**PROBLEM TO WORK ON**:
Go through the material below and copy out every line that contains the word "closest".

# Start of RECORDED INFORMATION

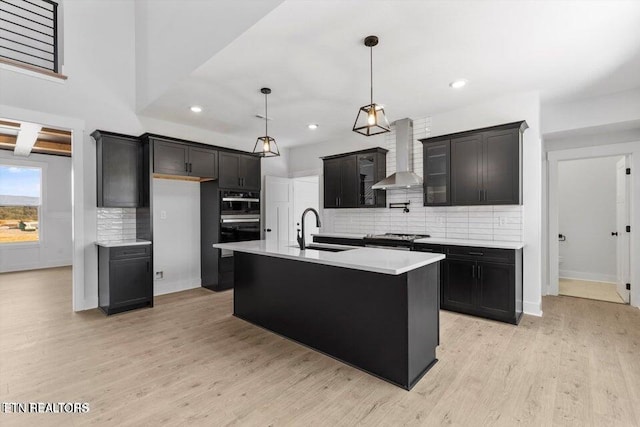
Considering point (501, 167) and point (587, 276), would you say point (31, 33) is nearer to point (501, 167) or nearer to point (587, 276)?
point (501, 167)

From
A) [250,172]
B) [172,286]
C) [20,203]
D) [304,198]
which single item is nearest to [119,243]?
[172,286]

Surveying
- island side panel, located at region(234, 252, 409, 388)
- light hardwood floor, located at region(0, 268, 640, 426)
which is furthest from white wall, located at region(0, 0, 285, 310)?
island side panel, located at region(234, 252, 409, 388)

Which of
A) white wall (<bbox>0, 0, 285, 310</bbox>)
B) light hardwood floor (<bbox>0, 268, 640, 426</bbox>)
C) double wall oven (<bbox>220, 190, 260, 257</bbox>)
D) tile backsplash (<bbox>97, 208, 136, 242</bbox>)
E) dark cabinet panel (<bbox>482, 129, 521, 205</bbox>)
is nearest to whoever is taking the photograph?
light hardwood floor (<bbox>0, 268, 640, 426</bbox>)

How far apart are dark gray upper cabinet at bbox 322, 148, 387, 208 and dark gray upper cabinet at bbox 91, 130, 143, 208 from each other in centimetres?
299

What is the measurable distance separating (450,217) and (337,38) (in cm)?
300

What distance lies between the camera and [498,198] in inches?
153

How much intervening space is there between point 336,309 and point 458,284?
1.97 m

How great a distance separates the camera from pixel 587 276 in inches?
228

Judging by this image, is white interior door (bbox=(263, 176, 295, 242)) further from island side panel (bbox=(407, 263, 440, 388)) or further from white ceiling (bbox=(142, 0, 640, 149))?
island side panel (bbox=(407, 263, 440, 388))

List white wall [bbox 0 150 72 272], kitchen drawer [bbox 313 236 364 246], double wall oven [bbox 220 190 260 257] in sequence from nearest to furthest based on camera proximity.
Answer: kitchen drawer [bbox 313 236 364 246] < double wall oven [bbox 220 190 260 257] < white wall [bbox 0 150 72 272]

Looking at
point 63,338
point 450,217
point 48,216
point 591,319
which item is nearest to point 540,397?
point 591,319

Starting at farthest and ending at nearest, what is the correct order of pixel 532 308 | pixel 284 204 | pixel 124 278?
pixel 284 204
pixel 124 278
pixel 532 308

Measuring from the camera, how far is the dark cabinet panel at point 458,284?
383cm

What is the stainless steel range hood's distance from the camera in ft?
15.2
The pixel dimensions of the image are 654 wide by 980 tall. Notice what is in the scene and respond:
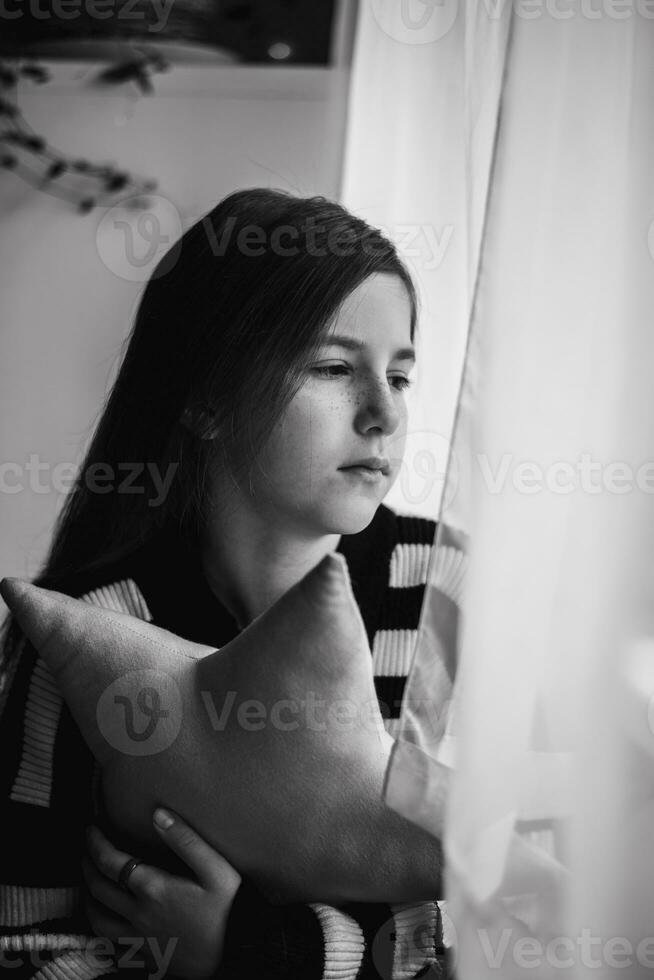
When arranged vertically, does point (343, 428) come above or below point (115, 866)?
above

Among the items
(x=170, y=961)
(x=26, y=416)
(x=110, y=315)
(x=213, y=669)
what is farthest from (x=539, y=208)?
(x=26, y=416)

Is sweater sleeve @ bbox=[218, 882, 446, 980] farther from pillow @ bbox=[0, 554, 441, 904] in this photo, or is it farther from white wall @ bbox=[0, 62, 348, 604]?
white wall @ bbox=[0, 62, 348, 604]

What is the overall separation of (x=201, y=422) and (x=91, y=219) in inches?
36.6

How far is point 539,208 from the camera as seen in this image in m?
0.55

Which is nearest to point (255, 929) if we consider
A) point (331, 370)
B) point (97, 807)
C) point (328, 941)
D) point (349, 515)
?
point (328, 941)

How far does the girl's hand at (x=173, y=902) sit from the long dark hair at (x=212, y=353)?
0.84 feet

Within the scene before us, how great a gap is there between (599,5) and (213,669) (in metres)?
0.48

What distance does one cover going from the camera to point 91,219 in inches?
61.6

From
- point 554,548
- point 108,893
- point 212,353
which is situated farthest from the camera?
point 212,353

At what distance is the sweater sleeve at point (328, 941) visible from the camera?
1.93ft

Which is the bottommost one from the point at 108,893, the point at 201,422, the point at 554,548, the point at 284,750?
the point at 108,893

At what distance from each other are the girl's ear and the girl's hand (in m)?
0.32

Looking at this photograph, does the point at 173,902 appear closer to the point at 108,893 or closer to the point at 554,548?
the point at 108,893

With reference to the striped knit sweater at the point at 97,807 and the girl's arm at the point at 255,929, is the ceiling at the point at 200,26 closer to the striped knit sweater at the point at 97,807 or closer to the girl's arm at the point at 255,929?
the striped knit sweater at the point at 97,807
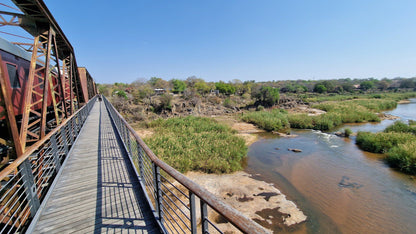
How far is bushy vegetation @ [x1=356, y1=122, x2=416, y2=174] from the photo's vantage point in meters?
10.0

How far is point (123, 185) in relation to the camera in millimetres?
3893

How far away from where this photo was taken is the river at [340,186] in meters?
6.48

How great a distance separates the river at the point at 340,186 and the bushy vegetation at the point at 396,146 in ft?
1.88

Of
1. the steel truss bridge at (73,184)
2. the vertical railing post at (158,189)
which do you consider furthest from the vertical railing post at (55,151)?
the vertical railing post at (158,189)

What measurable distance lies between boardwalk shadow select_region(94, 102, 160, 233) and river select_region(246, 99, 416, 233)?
5.12 metres

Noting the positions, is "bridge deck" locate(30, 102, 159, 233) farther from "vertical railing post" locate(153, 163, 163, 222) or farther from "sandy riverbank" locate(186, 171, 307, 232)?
"sandy riverbank" locate(186, 171, 307, 232)

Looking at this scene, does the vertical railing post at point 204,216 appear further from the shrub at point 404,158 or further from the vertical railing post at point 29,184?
the shrub at point 404,158

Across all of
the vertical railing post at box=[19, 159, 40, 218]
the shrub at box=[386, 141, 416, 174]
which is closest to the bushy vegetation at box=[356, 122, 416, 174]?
the shrub at box=[386, 141, 416, 174]

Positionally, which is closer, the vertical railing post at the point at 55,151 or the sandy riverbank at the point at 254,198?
the vertical railing post at the point at 55,151

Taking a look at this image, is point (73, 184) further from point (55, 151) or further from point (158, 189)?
point (158, 189)

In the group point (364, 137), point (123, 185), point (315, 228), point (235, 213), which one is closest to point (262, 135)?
point (364, 137)

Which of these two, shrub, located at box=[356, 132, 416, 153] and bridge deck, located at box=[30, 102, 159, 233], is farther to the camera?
shrub, located at box=[356, 132, 416, 153]

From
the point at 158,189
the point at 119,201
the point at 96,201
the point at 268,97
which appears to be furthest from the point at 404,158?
the point at 268,97

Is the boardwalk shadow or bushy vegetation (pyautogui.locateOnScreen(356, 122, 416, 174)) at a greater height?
the boardwalk shadow
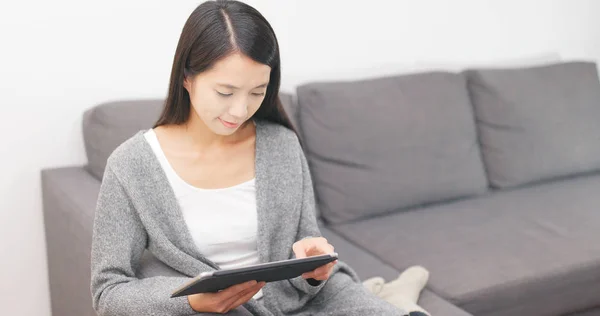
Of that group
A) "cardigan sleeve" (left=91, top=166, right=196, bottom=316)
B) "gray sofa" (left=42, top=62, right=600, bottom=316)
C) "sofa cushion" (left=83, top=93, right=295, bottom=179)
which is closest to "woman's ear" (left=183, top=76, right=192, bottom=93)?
"cardigan sleeve" (left=91, top=166, right=196, bottom=316)

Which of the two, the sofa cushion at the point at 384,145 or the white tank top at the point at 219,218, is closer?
the white tank top at the point at 219,218

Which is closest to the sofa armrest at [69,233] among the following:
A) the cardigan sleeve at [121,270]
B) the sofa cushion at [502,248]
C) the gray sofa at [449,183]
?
the gray sofa at [449,183]

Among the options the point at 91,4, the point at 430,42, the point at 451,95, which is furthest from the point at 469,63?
the point at 91,4

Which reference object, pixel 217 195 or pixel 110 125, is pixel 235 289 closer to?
pixel 217 195

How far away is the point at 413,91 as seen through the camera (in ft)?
8.23

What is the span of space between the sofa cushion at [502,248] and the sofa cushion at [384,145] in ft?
0.22

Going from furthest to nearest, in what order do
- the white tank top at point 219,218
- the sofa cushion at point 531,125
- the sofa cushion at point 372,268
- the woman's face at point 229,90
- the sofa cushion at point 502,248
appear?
the sofa cushion at point 531,125 → the sofa cushion at point 502,248 → the sofa cushion at point 372,268 → the white tank top at point 219,218 → the woman's face at point 229,90

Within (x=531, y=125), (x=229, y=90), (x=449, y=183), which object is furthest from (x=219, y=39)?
(x=531, y=125)

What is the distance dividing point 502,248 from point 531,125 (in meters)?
0.71

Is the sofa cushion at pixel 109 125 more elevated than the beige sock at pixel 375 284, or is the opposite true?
the sofa cushion at pixel 109 125

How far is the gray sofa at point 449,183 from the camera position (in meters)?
1.97

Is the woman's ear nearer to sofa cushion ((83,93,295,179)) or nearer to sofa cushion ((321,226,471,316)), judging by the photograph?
sofa cushion ((83,93,295,179))

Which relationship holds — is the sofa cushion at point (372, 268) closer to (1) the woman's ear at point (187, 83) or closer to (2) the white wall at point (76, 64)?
(2) the white wall at point (76, 64)

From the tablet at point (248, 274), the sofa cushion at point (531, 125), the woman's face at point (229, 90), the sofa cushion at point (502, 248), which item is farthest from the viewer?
the sofa cushion at point (531, 125)
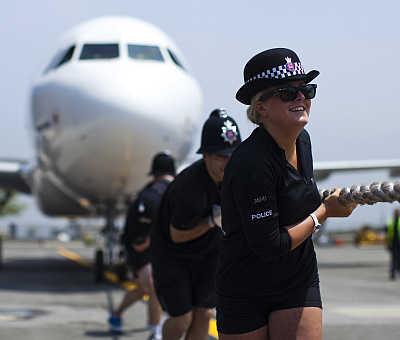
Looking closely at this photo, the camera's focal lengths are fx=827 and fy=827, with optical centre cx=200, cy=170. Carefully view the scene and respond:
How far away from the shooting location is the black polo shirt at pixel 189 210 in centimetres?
458

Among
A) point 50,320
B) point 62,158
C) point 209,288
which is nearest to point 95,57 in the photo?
point 62,158

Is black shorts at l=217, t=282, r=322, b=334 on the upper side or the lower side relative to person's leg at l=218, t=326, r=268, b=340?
upper

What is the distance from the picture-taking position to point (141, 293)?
25.0 feet

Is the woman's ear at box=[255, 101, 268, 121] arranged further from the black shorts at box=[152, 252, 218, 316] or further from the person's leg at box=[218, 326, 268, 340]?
the black shorts at box=[152, 252, 218, 316]

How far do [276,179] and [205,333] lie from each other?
248cm

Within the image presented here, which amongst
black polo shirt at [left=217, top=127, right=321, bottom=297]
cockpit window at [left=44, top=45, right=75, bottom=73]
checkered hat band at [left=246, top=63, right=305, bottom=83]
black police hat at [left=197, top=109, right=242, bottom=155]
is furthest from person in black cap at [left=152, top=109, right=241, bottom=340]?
cockpit window at [left=44, top=45, right=75, bottom=73]

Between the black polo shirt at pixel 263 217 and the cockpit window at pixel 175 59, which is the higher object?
the cockpit window at pixel 175 59

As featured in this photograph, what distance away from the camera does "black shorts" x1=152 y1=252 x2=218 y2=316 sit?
16.1 feet

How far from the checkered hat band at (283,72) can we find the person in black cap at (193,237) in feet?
5.33

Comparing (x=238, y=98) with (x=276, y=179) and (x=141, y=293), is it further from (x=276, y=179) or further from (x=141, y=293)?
(x=141, y=293)

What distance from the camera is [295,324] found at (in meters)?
2.82

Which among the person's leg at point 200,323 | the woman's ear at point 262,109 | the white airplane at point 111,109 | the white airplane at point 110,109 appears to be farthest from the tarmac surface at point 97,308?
the woman's ear at point 262,109

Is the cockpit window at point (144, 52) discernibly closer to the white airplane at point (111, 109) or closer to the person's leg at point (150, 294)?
the white airplane at point (111, 109)

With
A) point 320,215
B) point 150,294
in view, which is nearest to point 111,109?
point 150,294
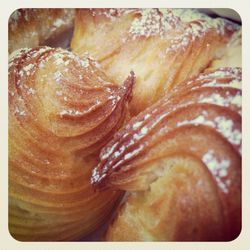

# End of RECORDED INFORMATION

**WRITTEN SOLUTION**:
which is closest to the bushy vegetation at box=[356, 122, 416, 174]?
In the group point (364, 137), point (123, 185), point (315, 228), point (235, 213), which one is closest to point (262, 135)?
which is closest to "woman's ear" (left=183, top=76, right=192, bottom=93)?
Which is closest to the sofa armrest at [69,233] among the following:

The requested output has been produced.